The language in DoorDash's public-facing missive was more forceful. "As we have repeatedly made clear in recent months, the ill-conceived, extreme minimum pay rate for food delivery workers in New York City will have significant consequences for everyone who uses our platform," the statement said. "Dashers who deliver in NYC will now earn at least $29.93 per hour of active time, nearly twice NYC’s $15 minimum wage for other workers." (As the Verge pointed out, this calculation is higher than the actual, mandated raise, because DoorDash only pays its workers for the time they're actively making a delivery.) DoorDash also announced that it's pausing a program that gives drivers with higher ratings priority access to more lucrative deliveries. "We expect to have to make more changes to the platform over the coming months as we evaluate the impact of the NYC requirements," the platform said in its work-facing FAQ. "Look out for more messages on how this impacts your dashing experience."

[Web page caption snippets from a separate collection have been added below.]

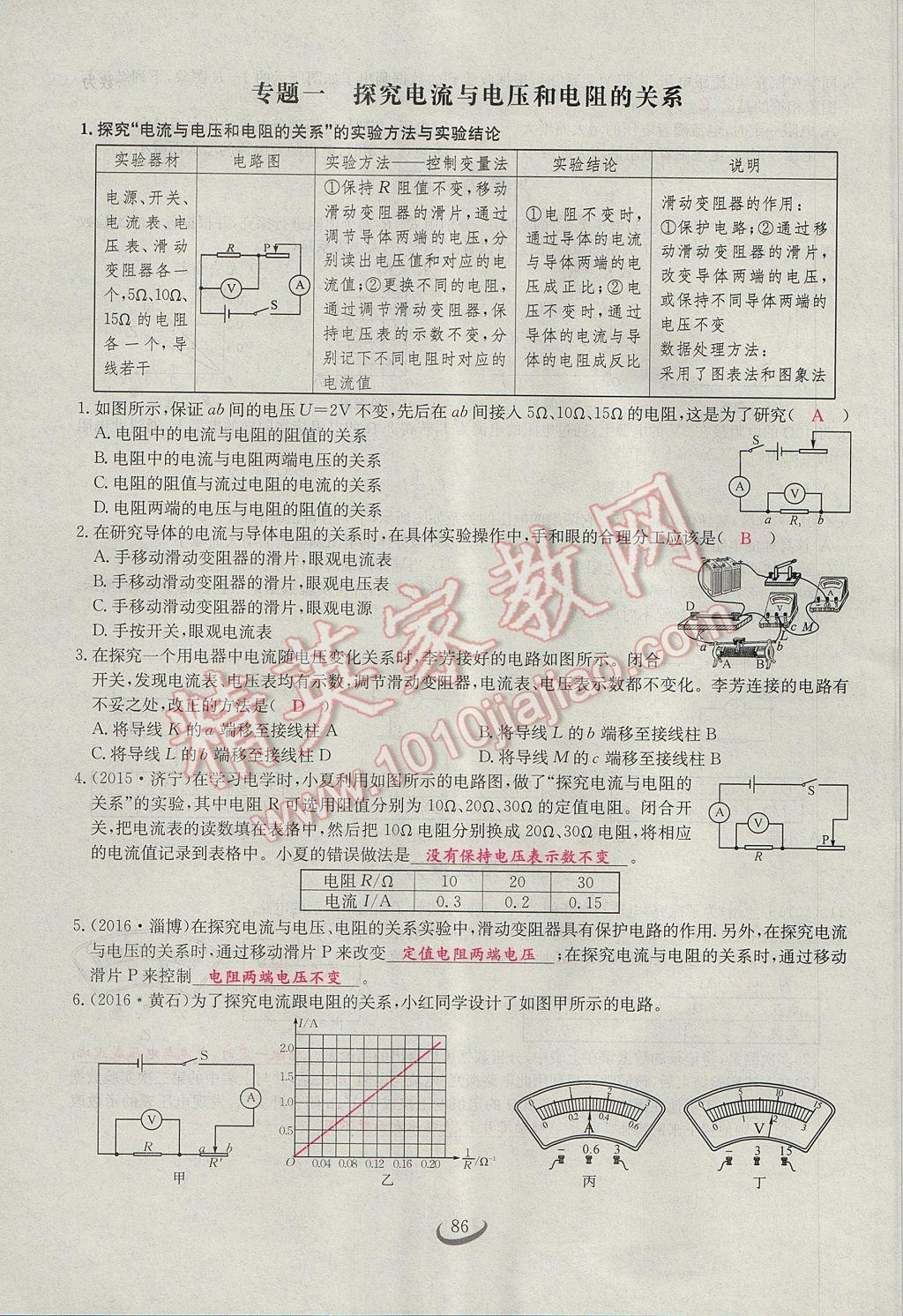 2017年思維新觀察九年級物理 第十七章 歐姆定律第3頁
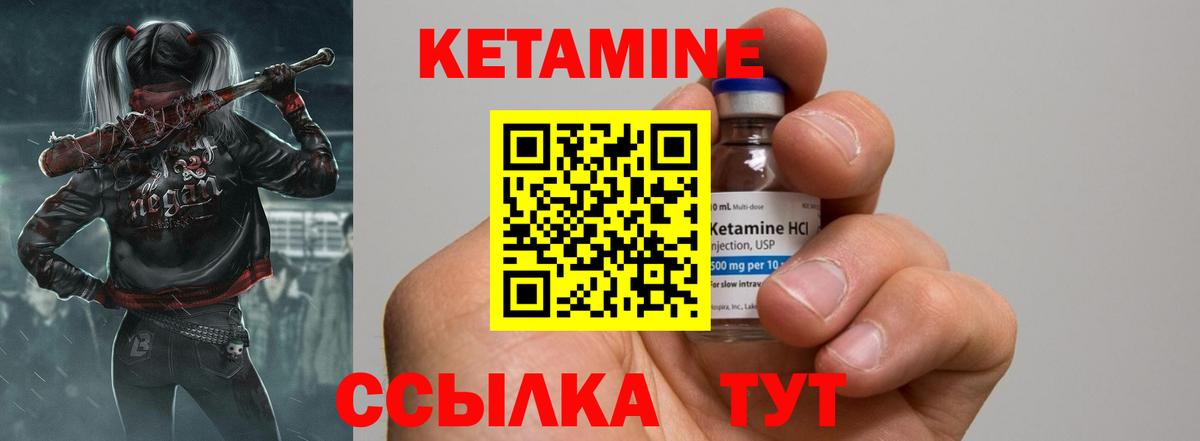Кетамин VHQ Волоколамск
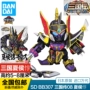 Bandai Gundam Model SD BB 307 BB Chiến binh Tam Quốc 08 Xia Houyu Kilos Gundam - Gundam / Mech Model / Robot / Transformers 	mô hình robot chính hãng	
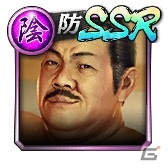 「龍が如く ONLINE」SSR盛りだくさんの「激アツ！2020『龍オン』夏祭り」が開催！の画像95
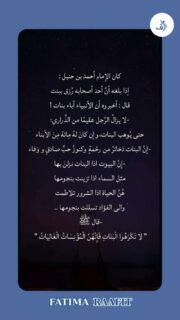 #راحة_نفسية #الذكاء_العاطفي #وعي_ذاتي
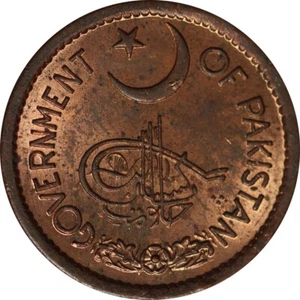 Pakistan 1956 1 pie UNC in archival holder - Picture 1 of 3
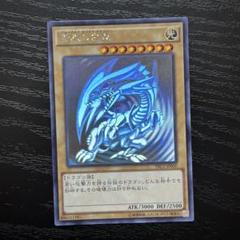 2025年最新】trc1-jp000の人気アイテム - メルカリ
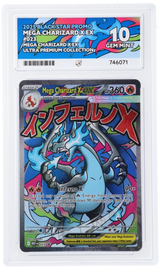 Mega Charizard X ex - ACE 10   (Front)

It makes sense that DoorDash and other companies are salty—they just lost the minimum wage battle after around six months of lawsuits trying to block the legislation codifying this pay raise. A judge ruled against Uber, DoorDash, and GrubHub in September, and their final attempt and appeal failed last Thursday when an appeals court upheld the law, locking in the wage hike.

So don't let DoorDash's sneaky tip reformatting fool you. Next time you're choking down a breakfast burrito the day after a punishingly fun night out or inhaling sushi during your five-minute break between meetings, take 10 seconds to reopen DoorDash and tip the person who brought you your food—because nothing tastes as good as sticking it to an exploitative employer feels.